→ EXERCISE OBJECTIVE:
From the material below, tally every line containing "standing"; reply with the total only.

→ GIVEN DATA:
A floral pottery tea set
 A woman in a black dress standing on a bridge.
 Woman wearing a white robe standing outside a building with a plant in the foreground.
* * *
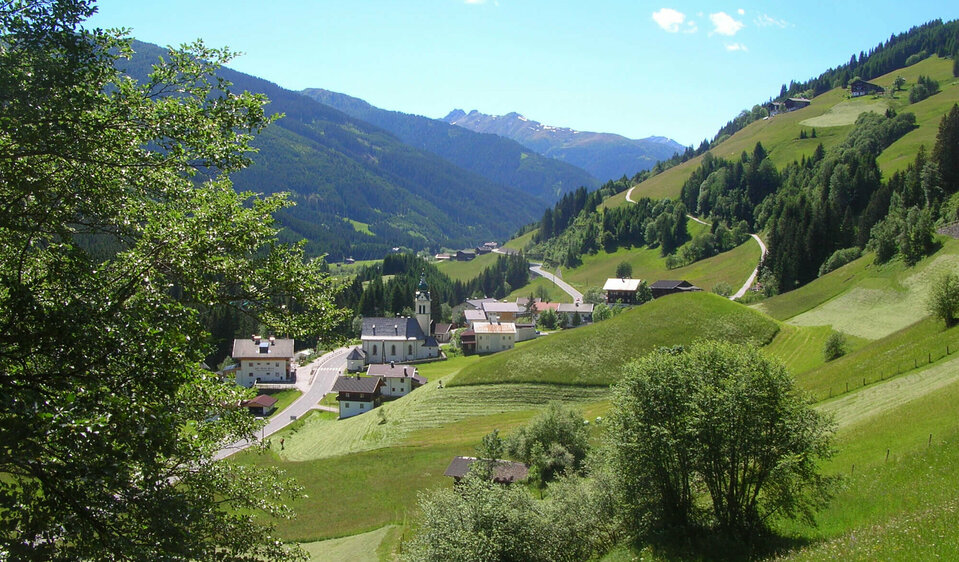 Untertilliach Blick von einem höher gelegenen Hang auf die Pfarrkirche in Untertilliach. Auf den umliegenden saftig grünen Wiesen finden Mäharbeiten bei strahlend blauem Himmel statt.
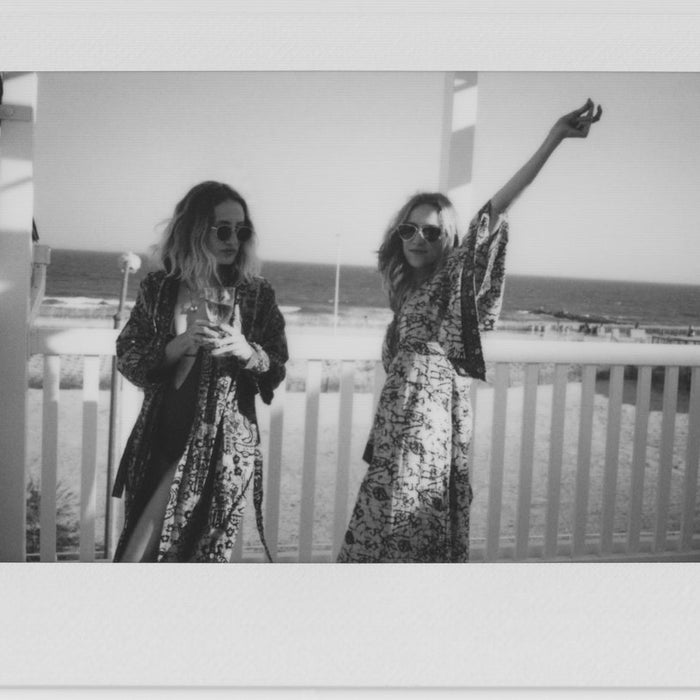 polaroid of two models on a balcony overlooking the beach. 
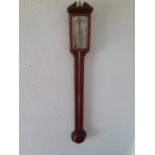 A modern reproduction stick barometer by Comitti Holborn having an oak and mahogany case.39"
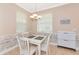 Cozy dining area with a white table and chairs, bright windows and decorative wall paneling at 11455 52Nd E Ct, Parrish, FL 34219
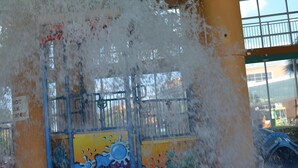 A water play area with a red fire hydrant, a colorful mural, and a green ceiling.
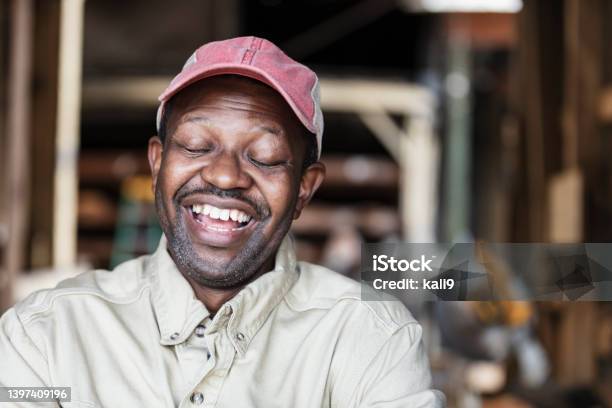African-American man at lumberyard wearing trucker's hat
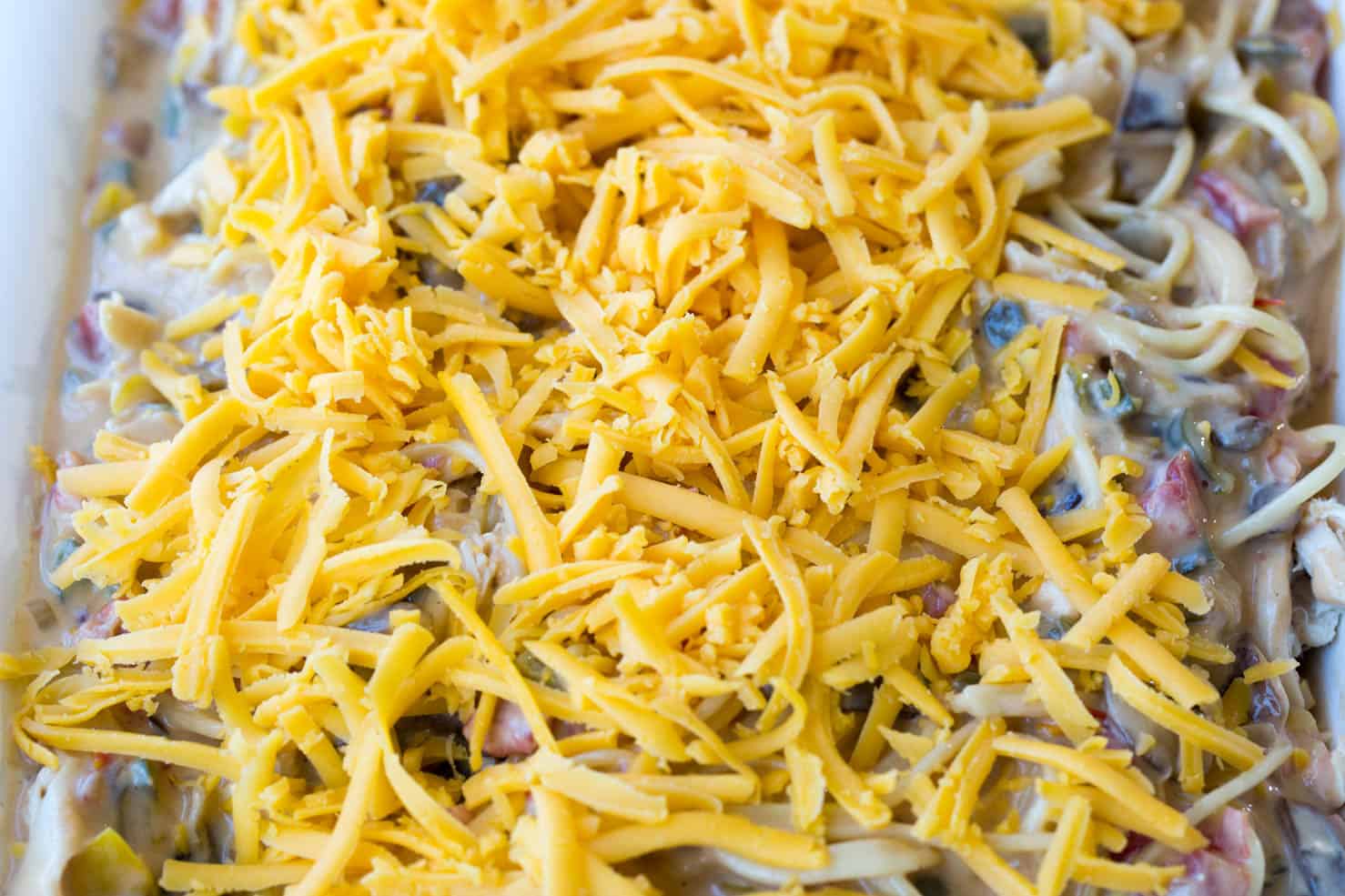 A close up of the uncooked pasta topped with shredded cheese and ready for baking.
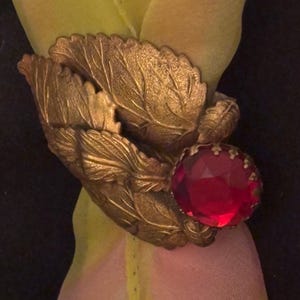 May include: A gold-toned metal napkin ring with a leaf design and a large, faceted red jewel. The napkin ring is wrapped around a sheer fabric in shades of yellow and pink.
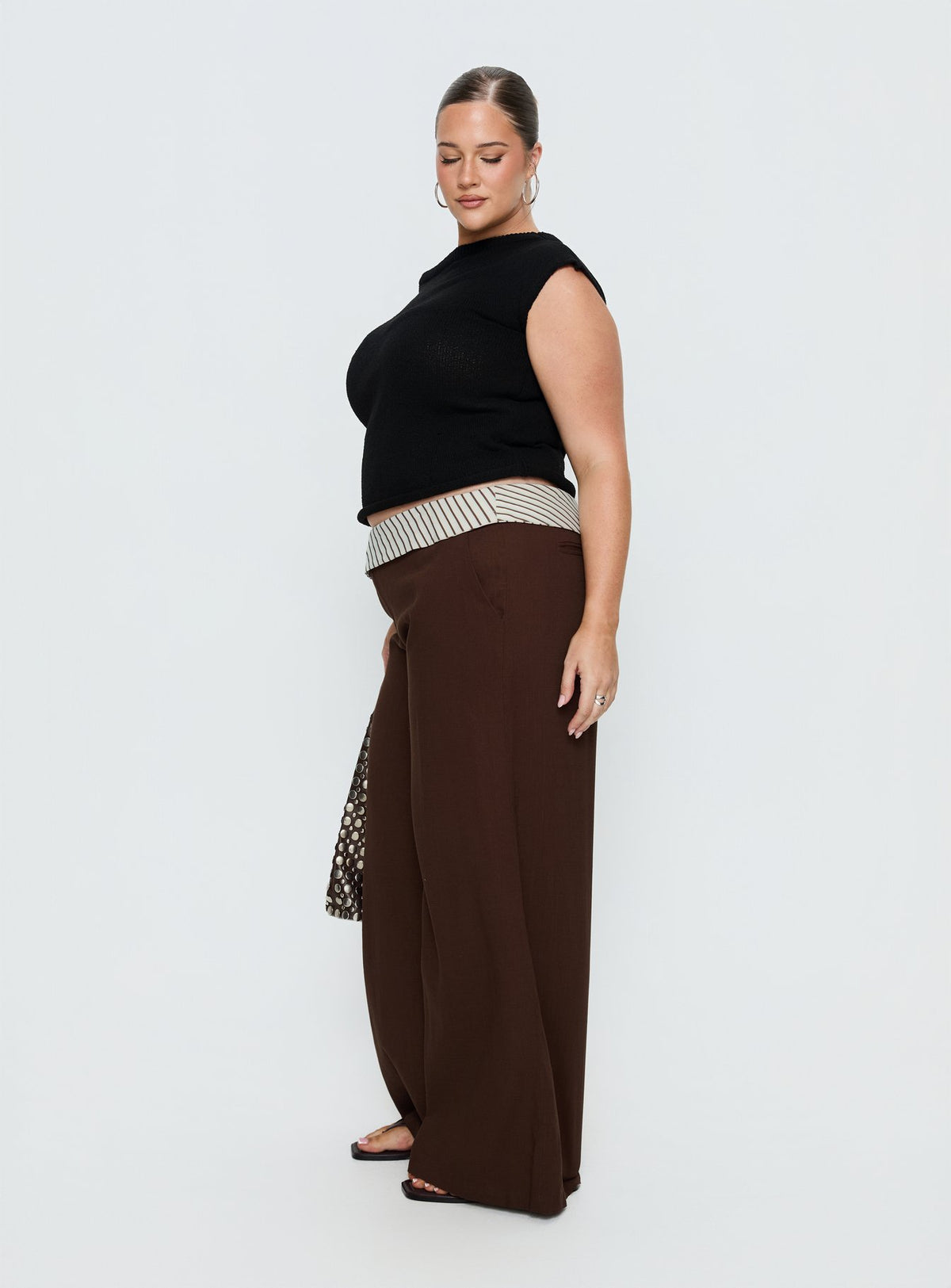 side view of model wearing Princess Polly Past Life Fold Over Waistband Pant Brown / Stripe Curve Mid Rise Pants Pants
==
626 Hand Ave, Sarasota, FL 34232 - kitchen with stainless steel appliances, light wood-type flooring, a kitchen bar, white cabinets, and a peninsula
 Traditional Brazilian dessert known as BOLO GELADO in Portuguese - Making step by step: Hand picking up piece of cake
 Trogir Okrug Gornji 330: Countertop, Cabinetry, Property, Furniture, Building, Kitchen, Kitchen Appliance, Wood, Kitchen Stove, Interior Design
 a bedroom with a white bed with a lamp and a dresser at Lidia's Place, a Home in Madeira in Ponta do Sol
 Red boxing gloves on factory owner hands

→ ANSWER BOX:
2